By Erin Sills
Land speed racing is a sport of thousandths, where records are measured to three places right of the decimal point. Any racer will be able to cite an accomplishment (or goal) with that level of precision. That also means records are set and broken by fractions of a mile-per-hour. Land speed racers aren't just beating the person next to them on the salt that day, they are beating the fastest person in history on their size and style of motorcycle.
For my Hunter Sills racing team, today was a reminder of the challenge of racing against history. Having set the production record quickly yesterday (and emphatically, by almost 8 mph), we spent the day trying to set the bar even higher. We were fortunate to be able to make five passes during the day, but continued to post speeds ranging from 205.970 mph to 207.774 mph – not enough to qualify against the 207.970 mph record we set the day before. Despite changing gearing three times and fine-tuning the suspension just as often, it wasn't in the cards for us to bump up our production record today.
Erin Okenek and Mike Garcia both qualified against 1350cc FIM records with 216 mph (1350cc modified, gas class) and 240 mph (1350cc modified, blown/fuel class).
Petra Bier raced a BMW 800 sidecar and made it into impound with a new national record at almost 100 mph.
Our friends and fellow racers, Erin Okenek and Mike Garcia, had better fortune, both qualifying against 1350cc FIM records with 216 mph (1350cc modified, gas class) and 240 mph (1350cc modified, blown/fuel class), respectively. They were each able to back up the qualifications and, pending ratification, now hold new world records.

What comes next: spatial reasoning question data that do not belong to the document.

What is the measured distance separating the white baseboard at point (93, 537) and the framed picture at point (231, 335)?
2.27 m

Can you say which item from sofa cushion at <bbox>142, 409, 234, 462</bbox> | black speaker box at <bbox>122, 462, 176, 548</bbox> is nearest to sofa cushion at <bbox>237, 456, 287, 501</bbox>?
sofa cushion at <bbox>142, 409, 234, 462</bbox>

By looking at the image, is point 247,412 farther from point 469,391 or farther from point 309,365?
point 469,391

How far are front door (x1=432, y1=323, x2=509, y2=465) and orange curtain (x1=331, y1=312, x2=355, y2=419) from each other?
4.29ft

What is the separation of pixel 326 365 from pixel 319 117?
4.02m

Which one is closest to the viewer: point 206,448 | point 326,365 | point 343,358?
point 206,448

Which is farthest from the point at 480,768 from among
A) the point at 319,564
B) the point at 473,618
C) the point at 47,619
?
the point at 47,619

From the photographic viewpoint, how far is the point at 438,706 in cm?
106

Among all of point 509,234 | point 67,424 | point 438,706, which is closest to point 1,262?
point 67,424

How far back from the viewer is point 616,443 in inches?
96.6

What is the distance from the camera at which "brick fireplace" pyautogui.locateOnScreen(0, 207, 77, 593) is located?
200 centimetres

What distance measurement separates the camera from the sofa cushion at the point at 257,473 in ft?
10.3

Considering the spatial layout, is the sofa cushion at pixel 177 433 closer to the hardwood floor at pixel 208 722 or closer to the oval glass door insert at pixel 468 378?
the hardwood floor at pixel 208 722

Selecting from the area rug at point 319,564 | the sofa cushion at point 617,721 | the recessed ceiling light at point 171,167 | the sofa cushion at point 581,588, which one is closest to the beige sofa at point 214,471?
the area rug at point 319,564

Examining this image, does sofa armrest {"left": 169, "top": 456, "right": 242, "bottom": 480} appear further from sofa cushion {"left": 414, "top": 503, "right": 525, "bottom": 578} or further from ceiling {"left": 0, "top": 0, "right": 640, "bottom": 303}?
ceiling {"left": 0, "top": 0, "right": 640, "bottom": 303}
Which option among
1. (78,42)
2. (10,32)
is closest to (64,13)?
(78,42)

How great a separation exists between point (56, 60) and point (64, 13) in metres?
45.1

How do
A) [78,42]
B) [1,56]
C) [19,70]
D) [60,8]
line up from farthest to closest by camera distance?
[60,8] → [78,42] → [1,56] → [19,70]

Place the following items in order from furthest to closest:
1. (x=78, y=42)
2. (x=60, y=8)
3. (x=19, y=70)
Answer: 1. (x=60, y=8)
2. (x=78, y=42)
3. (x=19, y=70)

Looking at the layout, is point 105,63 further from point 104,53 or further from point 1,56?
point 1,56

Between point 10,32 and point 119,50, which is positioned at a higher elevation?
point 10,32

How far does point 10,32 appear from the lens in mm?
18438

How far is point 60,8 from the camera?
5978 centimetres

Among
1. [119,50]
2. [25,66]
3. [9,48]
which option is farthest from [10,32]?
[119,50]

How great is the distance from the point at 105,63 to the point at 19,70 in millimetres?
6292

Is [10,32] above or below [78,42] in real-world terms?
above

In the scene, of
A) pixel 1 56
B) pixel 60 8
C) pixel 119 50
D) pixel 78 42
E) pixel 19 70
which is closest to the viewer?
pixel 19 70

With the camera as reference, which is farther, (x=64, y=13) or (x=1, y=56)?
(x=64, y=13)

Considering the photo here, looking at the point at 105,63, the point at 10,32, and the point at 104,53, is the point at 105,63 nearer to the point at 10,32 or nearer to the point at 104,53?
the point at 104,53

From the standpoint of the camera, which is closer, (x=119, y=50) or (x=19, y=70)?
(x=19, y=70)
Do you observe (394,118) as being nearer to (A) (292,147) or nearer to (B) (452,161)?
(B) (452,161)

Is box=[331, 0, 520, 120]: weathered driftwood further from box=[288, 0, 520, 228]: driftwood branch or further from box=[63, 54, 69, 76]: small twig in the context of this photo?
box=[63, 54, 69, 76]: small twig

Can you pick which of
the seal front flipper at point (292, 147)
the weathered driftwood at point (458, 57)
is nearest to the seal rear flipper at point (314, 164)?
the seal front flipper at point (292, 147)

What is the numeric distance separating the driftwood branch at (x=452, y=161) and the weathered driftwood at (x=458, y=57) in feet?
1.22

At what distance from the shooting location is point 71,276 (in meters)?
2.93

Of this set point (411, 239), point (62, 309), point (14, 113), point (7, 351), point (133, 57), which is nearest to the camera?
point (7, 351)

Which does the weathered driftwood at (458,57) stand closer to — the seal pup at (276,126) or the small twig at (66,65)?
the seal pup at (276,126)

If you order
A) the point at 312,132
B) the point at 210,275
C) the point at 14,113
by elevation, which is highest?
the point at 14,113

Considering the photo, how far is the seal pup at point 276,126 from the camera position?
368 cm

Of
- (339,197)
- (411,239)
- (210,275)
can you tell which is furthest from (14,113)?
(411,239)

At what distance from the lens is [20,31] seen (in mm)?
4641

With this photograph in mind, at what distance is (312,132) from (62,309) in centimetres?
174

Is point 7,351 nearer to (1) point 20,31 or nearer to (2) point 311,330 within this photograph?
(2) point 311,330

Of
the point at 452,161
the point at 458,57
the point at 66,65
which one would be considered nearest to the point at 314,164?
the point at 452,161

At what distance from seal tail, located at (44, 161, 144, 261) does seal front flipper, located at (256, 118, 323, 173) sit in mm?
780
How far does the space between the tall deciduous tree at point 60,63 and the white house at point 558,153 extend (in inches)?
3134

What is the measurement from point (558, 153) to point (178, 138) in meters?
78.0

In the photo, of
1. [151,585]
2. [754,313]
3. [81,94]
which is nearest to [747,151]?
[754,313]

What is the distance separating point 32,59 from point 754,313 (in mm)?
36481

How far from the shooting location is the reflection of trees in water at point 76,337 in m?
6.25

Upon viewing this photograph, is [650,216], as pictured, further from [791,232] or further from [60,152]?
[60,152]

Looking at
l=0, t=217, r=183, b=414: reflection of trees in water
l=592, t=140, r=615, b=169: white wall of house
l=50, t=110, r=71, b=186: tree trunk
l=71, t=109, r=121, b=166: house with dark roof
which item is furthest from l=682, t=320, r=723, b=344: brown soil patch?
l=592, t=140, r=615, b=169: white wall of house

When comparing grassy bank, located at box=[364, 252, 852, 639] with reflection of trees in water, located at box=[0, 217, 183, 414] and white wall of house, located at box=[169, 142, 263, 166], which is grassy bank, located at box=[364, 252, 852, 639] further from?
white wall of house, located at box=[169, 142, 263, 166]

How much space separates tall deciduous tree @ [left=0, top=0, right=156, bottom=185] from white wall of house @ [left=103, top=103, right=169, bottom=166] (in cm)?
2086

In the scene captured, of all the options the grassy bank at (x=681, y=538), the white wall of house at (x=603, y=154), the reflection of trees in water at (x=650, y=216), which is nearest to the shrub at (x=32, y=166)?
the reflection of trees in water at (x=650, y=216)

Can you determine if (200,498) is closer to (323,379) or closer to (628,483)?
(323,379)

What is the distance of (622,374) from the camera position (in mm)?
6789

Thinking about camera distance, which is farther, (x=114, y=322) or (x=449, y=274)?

Since I am an off-road motorcycle coach with the BMW RawHyde Adventure Motorcycle training school, you might imagine my delight in seeing a BMW F800 GS show up to race Bonneville this week. Even more fun, it's packing a sidecar and racing for an AMA sidecar record. Ridden by Petra Bier, the BMW 800 sidecar made it into impound with a new national record at almost 100 mph. Now, I wonder how it would do with knobby dirt tires.